Even before we swam in the pool, when we exited the I-70 tunnel out of the canyon and into the town, I felt a sense of ease and peace and knowing. I had been there many times before and memories of youth trips and diving contests and steam off the hot water in the winter filled me with consolation and giddy elation. It was like coming home from college for Thanksgiving dinner. I was met with the sites and sounds of the familiar, of tradition, of knowing and being known and I was comforted.
My experience at Water World was vastly different. We went there in the afternoon because the astronomically priced tickets were half off. We knew this meant that we wouldn’t get to do everything we wanted to do, but Lucy and Peter are still young enough that a full day might have been too much sun and water for their little bodies to handle. Since we only had a few hours at the park, we chose our rides carefully, because we knew we would be waiting in line for at least an hour. Neither of our kids had been to water parks that had the caliber of rides that Water World affords, so they were wide-eyed and mesmerized from the time we entered the gates. So, even though waiting in line for an hour was less than ideal, we kept telling them that it was worth the wait. And after we rode on the spiral spinning cavernous Journey to the Center of the Earth, they agreed.
Next, we chose to wait in line for a ride where all four of us were seated in a large raft that would take us plunging down a steep incline and dump us into a toilet-bowl like structure where we would swirl around and around and around and finally be dumped onto another landing that slid us through a waterfall and out to the finishing pool.
One of the best moments of the whole trip was the look on Peter’s face when we approached the initial incline of the “toilet-bowl” ride. I had shifted in the raft to where I was heading backwards down the incline and couldn’t see where we were going. Peter, to my right, was looking dead ahead and saw what awaited us all. As I felt myself fall backwards, I looked at Peter. With goggles over his eyes and his mouth wide open, he screamed a sound that was a mixture of terror and delight while his face expressed the notion of being both scared and excited at exactly the same time. It was priceless. I would wait at least another two hours in line if it meant I got to see that expression again. In an instant, he captured for me what it feels like to be in a place where what awaits you is inextricably both exhilarating and absolutely terrifying.
Lest I digress into more dreams of time gone by, let me circle back to my initial paragraph. [The natural problem with using anecdotes is that they only illustrate the point if they’re not so long that one forgets the initial point meant to be made]. What I meant to demonstrate was contrast.

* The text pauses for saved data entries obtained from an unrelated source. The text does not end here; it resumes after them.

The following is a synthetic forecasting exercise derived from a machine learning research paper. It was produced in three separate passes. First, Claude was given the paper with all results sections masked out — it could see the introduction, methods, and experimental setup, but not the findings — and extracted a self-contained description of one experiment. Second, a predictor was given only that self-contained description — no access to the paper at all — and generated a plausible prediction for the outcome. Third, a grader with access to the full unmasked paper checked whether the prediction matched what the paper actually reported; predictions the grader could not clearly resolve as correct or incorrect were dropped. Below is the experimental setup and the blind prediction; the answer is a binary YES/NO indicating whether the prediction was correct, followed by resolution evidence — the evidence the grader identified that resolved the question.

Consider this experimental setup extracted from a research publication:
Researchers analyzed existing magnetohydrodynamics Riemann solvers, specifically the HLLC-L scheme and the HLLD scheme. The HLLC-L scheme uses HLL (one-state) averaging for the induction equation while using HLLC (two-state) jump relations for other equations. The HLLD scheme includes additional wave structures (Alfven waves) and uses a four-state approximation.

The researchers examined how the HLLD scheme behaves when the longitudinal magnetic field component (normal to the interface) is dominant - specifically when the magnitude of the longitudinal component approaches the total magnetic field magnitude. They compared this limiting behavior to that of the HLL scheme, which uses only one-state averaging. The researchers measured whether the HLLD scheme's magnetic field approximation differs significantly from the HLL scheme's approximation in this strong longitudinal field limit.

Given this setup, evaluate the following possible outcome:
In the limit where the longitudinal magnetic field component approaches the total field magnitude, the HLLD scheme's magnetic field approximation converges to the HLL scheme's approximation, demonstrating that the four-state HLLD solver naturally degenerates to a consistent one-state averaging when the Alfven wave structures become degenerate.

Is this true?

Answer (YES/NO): NO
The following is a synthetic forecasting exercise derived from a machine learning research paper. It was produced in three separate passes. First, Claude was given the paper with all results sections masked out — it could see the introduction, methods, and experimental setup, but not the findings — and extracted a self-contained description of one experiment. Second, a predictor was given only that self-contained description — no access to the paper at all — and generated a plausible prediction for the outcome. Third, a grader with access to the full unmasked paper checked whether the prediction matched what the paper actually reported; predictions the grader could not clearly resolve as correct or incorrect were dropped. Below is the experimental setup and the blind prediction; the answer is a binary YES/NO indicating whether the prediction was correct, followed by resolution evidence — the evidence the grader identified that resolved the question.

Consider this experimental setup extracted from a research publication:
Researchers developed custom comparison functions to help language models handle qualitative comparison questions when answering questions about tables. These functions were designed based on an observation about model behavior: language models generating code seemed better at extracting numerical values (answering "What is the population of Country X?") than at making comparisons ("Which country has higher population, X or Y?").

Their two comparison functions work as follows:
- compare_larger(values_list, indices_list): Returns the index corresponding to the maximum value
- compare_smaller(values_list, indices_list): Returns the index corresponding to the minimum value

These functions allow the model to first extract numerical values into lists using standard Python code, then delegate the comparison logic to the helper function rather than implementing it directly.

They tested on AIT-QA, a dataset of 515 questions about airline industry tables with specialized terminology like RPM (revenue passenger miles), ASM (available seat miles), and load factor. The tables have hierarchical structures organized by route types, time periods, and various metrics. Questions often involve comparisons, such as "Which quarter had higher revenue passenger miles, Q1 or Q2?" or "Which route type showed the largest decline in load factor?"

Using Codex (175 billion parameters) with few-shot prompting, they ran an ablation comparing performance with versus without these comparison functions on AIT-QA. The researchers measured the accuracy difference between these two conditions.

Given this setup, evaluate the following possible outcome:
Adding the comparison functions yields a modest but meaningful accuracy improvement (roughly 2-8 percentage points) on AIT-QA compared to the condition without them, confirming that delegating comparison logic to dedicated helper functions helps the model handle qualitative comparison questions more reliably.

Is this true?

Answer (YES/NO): NO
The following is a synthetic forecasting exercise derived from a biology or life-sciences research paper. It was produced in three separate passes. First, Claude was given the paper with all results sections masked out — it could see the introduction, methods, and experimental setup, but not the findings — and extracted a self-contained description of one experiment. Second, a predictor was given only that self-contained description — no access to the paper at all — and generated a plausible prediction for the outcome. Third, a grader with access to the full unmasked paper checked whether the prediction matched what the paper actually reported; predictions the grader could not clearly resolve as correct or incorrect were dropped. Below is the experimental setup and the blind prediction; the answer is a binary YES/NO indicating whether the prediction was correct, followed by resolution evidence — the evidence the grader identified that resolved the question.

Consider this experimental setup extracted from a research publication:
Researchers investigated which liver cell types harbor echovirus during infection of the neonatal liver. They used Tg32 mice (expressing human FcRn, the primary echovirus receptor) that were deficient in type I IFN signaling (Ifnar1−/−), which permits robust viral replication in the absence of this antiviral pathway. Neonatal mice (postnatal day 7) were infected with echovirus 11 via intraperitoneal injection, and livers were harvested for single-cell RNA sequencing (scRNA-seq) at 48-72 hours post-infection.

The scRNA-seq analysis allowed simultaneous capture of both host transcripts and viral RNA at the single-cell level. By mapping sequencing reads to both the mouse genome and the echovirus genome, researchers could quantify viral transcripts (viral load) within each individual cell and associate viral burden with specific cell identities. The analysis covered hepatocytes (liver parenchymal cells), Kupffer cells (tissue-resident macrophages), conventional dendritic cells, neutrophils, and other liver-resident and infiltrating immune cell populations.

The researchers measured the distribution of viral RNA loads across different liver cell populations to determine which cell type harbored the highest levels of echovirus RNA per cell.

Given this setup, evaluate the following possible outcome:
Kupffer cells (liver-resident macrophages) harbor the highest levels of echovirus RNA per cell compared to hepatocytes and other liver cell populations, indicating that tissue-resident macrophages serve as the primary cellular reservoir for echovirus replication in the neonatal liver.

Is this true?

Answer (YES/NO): YES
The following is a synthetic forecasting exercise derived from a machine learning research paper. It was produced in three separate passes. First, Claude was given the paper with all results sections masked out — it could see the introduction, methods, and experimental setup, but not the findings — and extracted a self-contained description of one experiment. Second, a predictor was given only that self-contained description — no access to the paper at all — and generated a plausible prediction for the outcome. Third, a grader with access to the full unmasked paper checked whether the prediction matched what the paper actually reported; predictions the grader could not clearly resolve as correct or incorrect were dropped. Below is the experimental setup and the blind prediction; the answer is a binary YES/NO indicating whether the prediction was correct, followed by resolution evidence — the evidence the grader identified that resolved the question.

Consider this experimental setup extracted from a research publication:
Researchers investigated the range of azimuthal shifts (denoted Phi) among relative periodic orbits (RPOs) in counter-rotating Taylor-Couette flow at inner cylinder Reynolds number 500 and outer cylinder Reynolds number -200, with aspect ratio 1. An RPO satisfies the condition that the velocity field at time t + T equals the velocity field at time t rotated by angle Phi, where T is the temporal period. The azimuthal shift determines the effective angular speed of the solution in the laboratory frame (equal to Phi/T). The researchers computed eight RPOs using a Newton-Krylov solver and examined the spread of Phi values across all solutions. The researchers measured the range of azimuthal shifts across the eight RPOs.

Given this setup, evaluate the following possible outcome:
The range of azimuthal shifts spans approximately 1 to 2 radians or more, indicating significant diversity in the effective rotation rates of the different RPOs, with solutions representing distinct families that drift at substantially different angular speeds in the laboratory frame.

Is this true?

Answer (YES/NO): YES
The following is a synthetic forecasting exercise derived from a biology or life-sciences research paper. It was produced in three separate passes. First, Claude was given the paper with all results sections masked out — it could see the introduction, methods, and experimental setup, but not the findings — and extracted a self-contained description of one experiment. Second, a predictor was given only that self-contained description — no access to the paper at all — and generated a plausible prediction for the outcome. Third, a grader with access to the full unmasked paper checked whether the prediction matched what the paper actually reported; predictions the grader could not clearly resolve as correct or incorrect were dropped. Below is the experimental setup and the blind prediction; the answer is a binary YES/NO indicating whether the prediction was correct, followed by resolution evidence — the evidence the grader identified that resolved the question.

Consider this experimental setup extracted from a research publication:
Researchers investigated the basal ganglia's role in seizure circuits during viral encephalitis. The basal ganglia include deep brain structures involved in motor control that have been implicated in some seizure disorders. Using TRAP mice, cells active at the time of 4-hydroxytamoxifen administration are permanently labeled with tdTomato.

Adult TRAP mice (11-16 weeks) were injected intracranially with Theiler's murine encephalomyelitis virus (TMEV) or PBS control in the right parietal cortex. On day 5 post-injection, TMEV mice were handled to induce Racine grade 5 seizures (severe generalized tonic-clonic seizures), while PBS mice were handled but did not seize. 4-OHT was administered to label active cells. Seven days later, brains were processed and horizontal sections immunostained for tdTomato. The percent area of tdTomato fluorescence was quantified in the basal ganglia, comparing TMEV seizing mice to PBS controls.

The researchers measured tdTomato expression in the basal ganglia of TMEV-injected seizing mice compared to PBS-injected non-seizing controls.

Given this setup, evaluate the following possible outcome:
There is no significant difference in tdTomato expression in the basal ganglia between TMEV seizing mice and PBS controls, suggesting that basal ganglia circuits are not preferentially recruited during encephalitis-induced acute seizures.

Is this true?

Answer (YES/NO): NO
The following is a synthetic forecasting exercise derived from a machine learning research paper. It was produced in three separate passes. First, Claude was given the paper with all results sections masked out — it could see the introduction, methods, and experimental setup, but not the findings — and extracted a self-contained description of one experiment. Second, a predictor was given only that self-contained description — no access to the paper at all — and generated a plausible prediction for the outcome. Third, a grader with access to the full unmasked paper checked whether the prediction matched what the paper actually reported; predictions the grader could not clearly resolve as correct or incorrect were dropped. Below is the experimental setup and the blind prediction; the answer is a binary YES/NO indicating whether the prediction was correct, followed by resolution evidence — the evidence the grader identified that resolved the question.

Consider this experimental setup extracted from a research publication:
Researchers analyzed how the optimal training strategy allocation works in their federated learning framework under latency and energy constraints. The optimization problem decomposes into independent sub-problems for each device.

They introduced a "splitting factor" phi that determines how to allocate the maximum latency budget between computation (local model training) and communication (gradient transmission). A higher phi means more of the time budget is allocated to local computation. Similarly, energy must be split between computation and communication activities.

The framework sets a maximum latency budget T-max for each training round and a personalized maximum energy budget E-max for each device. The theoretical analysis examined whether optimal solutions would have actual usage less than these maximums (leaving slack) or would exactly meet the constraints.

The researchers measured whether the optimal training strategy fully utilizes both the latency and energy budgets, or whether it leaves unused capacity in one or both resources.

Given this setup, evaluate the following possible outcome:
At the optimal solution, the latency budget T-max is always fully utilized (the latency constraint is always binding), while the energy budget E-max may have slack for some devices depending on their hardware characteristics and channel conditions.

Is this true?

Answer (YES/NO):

The two water resorts were very different experiences of very much the same thing – water fun. One was comforting, soothing, even healing. The other was exhilarating, terrifying and unnerving. These are the two states that I currently find myself between. I am saying good-bye to the familiar of the last five years and awaiting the unfamiliar of the next five. One has been a source of consolation and healing, will the next be terrifying and unnerving, even if exhilarating at the same time?
Perhaps what is at the core of saying good-bye is that one is leaving the familiar and heading into what is unfamiliar. Who really ever wants to leave the cozy, warm and containing presence of knowing and being known into what seems to be the cold, stark and steep dive into the unknown? And yet, when I really think about it, if I had my choice, I would choose the experience of Water World and witness Peter’s face of exhilaration and delight over the comfort of the hot springs bath any day of the week and twice on a Sunday.